:: Requirements ::
Gather every line of the items below that contains the string "evenodd", treating uppercase and lowercase as different.

## start Entries shown

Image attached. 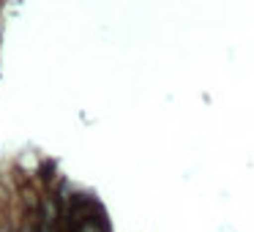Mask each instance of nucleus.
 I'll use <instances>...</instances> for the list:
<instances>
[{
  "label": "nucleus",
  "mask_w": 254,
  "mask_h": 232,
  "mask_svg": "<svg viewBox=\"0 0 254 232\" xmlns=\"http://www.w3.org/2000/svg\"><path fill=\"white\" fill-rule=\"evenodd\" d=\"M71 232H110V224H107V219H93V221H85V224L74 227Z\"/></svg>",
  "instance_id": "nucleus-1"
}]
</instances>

## end Entries shown
## start Entries shown

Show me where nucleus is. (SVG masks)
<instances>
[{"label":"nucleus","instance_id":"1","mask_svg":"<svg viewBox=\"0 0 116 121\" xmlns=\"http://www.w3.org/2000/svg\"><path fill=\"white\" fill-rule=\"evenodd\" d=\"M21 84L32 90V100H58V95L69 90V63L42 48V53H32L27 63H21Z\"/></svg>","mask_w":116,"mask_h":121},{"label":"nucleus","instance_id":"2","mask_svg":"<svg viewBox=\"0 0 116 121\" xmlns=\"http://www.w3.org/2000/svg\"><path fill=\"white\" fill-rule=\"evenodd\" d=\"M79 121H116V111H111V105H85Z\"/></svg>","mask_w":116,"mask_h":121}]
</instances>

## end Entries shown
## start Entries shown

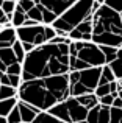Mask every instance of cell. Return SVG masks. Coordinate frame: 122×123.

## end Entries shown

:: Expected answer ::
  "mask_svg": "<svg viewBox=\"0 0 254 232\" xmlns=\"http://www.w3.org/2000/svg\"><path fill=\"white\" fill-rule=\"evenodd\" d=\"M71 232H110V224H107V219H93V221H85V224L74 227Z\"/></svg>",
[{"label":"nucleus","instance_id":"1","mask_svg":"<svg viewBox=\"0 0 116 121\" xmlns=\"http://www.w3.org/2000/svg\"><path fill=\"white\" fill-rule=\"evenodd\" d=\"M21 84L32 90V100H58V95L69 90V63L42 48V53H32L27 63H21Z\"/></svg>","mask_w":116,"mask_h":121},{"label":"nucleus","instance_id":"2","mask_svg":"<svg viewBox=\"0 0 116 121\" xmlns=\"http://www.w3.org/2000/svg\"><path fill=\"white\" fill-rule=\"evenodd\" d=\"M79 121H116V111H111V105H85Z\"/></svg>","mask_w":116,"mask_h":121}]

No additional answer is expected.